Data Stream
Project description
🚀 Data Proxy Service (data-stream)
A Python-based tool that allows you to stream data from a remote server to your local compute resources. This service is particularly useful when you need to train models on large datasets stored on a remote server but don't have sufficient storage on your local compute node.

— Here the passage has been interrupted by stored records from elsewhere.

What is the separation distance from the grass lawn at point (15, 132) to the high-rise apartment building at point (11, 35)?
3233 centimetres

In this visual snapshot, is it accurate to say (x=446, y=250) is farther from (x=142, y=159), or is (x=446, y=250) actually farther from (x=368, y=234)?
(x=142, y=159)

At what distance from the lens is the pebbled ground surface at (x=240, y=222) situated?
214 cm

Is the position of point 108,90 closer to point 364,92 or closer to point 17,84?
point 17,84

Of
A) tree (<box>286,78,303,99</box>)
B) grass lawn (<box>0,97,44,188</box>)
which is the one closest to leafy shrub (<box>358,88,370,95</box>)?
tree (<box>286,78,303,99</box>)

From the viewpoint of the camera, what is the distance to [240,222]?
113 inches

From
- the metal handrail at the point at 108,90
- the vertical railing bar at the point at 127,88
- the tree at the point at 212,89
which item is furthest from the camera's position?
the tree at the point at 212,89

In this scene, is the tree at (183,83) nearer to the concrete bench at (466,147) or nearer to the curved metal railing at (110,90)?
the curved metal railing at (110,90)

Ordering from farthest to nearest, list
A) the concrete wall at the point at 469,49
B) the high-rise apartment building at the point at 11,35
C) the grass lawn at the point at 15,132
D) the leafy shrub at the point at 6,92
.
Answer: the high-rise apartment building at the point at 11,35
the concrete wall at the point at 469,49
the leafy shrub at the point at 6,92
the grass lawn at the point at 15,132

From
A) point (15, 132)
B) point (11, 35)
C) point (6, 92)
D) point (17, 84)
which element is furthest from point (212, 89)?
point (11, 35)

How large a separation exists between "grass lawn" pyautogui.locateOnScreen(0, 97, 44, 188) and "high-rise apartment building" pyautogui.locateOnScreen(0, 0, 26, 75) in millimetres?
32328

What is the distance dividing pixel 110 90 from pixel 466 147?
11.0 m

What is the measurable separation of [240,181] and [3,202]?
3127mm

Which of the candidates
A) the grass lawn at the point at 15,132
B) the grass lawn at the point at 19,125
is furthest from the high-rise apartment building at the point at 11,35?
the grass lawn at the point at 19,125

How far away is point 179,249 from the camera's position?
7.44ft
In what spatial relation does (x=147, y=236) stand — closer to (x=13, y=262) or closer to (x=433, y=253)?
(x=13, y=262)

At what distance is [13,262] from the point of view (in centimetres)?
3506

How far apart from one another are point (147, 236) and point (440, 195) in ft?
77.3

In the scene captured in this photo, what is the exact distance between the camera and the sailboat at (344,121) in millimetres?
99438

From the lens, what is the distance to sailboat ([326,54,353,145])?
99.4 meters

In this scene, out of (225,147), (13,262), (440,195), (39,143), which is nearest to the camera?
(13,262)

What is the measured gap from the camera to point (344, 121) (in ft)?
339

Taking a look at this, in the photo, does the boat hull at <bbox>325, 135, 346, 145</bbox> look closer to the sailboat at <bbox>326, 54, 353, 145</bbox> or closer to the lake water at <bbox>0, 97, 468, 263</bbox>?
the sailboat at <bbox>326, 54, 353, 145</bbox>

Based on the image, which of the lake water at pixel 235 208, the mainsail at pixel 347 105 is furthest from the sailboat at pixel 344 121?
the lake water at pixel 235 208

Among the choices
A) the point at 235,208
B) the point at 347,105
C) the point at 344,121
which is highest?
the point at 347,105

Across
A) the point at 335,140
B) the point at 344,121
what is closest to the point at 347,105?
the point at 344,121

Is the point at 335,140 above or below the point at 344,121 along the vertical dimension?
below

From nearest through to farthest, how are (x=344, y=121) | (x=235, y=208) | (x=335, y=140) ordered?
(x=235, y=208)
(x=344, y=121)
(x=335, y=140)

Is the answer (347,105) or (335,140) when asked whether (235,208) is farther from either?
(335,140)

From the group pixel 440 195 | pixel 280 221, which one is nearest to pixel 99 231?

This repository is a wrapper around the sshtunnel library and uses fastapi to create a simple HTTP server to stream the data.
✨ Features
- 🔒 Stream data securely from a remote server using SSH tunneling
- 📝 Support for SSH config aliases and direct SSH parameters
- ⚡ FastAPI-powered HTTP endpoint for data access
- 🤖 Automatic management of remote Python HTTP server
- 🏥 Health check endpoint for monitoring
- 🔑 Support for both SSH key and password authentication
- ⚙️ Configurable ports for local and remote connections
- 🛑 Graceful shutdown handling
📦 Installation
Install the package using pip:
pip install data-stream
Alternatively, Clone this repository:
git clone https://github.com/yourusername/data-proxy-service.git
cd data-proxy-service
pip install -e .
🔧 Usage: Command-line Interface
To start the Data Proxy Service, use one of the following methods:
1. Using SSH Config Alias 📋
If you have an SSH config file (~/.ssh/config
) with your server details:
data-stream --ssh-host-alias myserver --data-path /path/to/remote/data
Here is an example of an SSH config file:
Host myserver
HostName example.com
User mouloud
IdentityFile ~/.ssh/id_rsa
2. Using Direct SSH Parameters 🔑
data-stream \
--ssh-host example.com \
--ssh-username myusername \
--ssh-key-path ~/.ssh/id_rsa \
--data-path /path/to/remote/data
Optional Parameters ⚙️
--local-port
: Local port for SSH tunnel (default: 8000)--remote-port
: Remote port for HTTP server (default: 8001)--fastapi-port
: FastAPI server port (default: 5001)--ssh-password
: SSH password (if not using key-based authentication)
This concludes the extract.